The pressures of student life are certainly ramped up at Cambridge University. As a top seat of learning globally, everyone is of course is given a great opportunity, but also a great responsibility in the amount of work they are set and the expectation of the quality of work which must be achieved. It is for this reason that there are now many opportunities at Cambridge to forget the pressures of the day for a moment in sharing a relaxing time with some animals who have been introduced into the university so that students can pet them and go on walks with them to relieve some stress.
To this end, many staff members have been encouraged to bring in their pets to college and this includes a deputy librarian’s three-legged cat Jasper, who has been entertaining and bringing a sense of cheer and relaxation to students at the Marshall Library of Economics for several years. Events such as ‘tea with Jasper’ have through the recent years attracted over 100 students, all seeking some calm and some spirit-lifting light-heartedness with their favourite studious little cat.
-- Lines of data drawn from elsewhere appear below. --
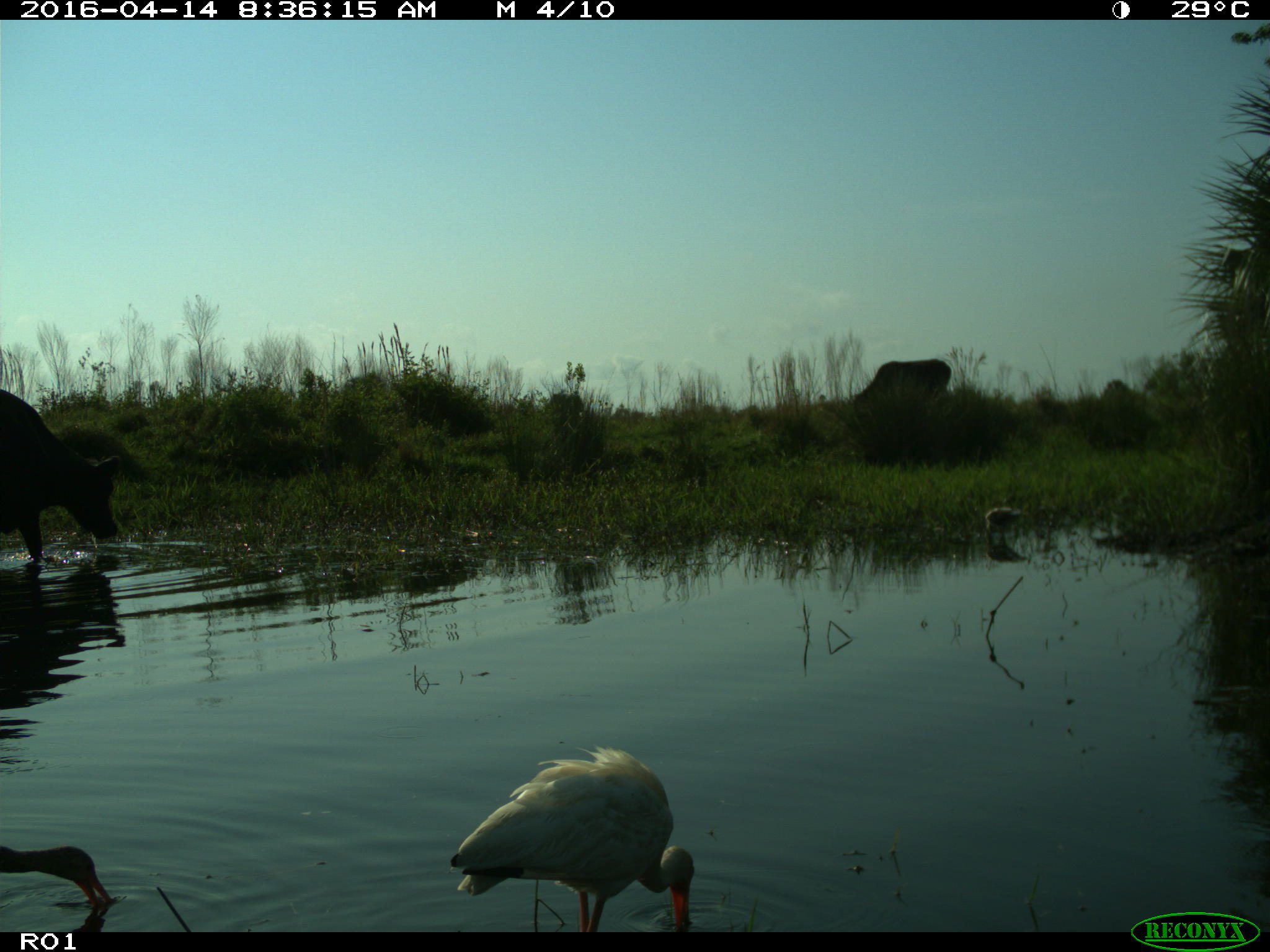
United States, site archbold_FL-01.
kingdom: Animalia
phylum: Chordata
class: Mammalia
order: Artiodactyla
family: Bovidae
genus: Bos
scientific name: Bos taurus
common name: domestic cow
Four guinea pigs meanwhile have been introduced to Lucy Cavendish College and have proved equally as popular with students, who are able to pet them while they play joyfully and freely in the garden. Corpus Christi has its own spaniel called Jack, St Catherine’s a dog called Toby and Sidney Sussex College a Jack Russell Terrier called Twiglet, who are all there for students to go on walks with and, aside from Twiglet who has been characterised by many as somewhat single minded and sedentary at times, have relished taking on their roles in walking the students around.
Aside from being a fun and cheerful approach to college life, the introduction of animals into any situations whereby people may be stressed or worried does indeed have much backing as an actively beneficial remedy to certain common low to mid-level mental health issues.
Stephen Buckley, head of information at mental health charity Mind, says that many people “find that connecting with animals or caring for a pet can bring lots of benefits, resulting in a positive impact on wellbeing”, going onto explain that “Lots of people who experience a range of mental health problems report that playing with an animal or taking a dog for a walk helps them switch off from everyday pressures, helps clear their heads and relieves stress.”
Such observations too have been supported by Pets as Therapy who, in research conducted in collaboration with the University of Lincoln, found that results “clearly indicated that the pupils receiving an animal visit had far lower cortisol levels and therefore were much less stressed”.